Re: [PATCH bpf-next] bpftool: Restore support for BPF offload-enabled feature probing

Quentin Monnet <quentin@xxxxxxxxxxxxx> · Tue, 8 Mar 2022 14:23:30 +0000

2022-03-08 12:30 UTC+0100 ~ Niklas Söderlund <niklas.soderlund@xxxxxxxxxxxx>
> Commit 1a56c18e6c2e4e74 ("bpftool: Stop supporting BPF offload-enabled
> feature probing") removed the support to probe for BPF offload features.

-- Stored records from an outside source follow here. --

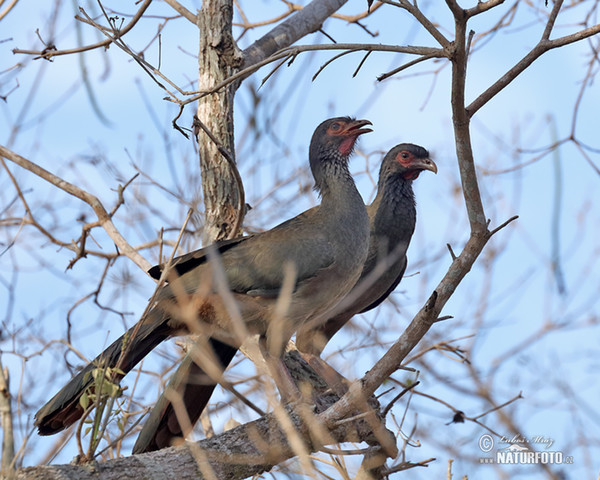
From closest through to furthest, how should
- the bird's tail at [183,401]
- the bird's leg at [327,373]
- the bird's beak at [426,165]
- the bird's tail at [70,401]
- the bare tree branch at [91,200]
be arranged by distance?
the bird's tail at [70,401]
the bird's tail at [183,401]
the bird's leg at [327,373]
the bare tree branch at [91,200]
the bird's beak at [426,165]

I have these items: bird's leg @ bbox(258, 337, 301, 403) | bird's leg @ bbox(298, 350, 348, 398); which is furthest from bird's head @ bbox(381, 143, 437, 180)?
bird's leg @ bbox(258, 337, 301, 403)

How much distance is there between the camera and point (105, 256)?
255 inches

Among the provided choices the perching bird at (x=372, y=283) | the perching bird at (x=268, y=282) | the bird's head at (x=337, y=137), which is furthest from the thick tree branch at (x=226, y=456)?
the bird's head at (x=337, y=137)

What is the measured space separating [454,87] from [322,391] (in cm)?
279

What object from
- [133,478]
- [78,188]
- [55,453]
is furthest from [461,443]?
[78,188]

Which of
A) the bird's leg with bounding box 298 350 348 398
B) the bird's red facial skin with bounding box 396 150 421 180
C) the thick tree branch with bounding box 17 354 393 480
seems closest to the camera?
the thick tree branch with bounding box 17 354 393 480

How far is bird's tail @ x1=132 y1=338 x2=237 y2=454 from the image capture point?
4.97 m

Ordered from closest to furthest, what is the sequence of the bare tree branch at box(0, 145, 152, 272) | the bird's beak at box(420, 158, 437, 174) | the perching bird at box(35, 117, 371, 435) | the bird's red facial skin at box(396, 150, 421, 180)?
1. the perching bird at box(35, 117, 371, 435)
2. the bare tree branch at box(0, 145, 152, 272)
3. the bird's beak at box(420, 158, 437, 174)
4. the bird's red facial skin at box(396, 150, 421, 180)

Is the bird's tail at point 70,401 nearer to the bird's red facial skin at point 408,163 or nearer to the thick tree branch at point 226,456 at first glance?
the thick tree branch at point 226,456

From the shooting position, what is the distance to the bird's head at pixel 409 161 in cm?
652

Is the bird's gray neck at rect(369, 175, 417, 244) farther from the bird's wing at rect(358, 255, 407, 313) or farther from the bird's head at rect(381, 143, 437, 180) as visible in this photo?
the bird's wing at rect(358, 255, 407, 313)

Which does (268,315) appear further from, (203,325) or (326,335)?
(326,335)

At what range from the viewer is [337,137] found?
5855mm

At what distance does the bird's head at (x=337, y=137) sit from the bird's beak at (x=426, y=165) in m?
0.75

> This is still something that is useful for NFP NIC that can support
> offloading of BPF programs.
> 
> The reason for the dropped support was that libbpf starting with v1.0
> would drop support for passing the ifindex to the BPF prog/map/helper
> feature probing APIs. In order to keep this useful feature for NFP
> restore the functionality by moving it directly into bpftool.
> 
> The code restored is a simplified version of the code that existed in
> libbpf which supposed passing the ifindex. The simplification is that it
> only targets the cases where ifindex is given and call into libbpf for
> the cases where it's not.
> 
> Before restoring support for probing offload features:
> 
>   # bpftool feature probe dev ens4np0
>   Scanning system call availability...
>   bpf() syscall is available
> 
>   Scanning eBPF program types...
> 
>   Scanning eBPF map types...
> 
>   Scanning eBPF helper functions...
>   eBPF helpers supported for program type sched_cls:
>   eBPF helpers supported for program type xdp:
> 
>   Scanning miscellaneous eBPF features...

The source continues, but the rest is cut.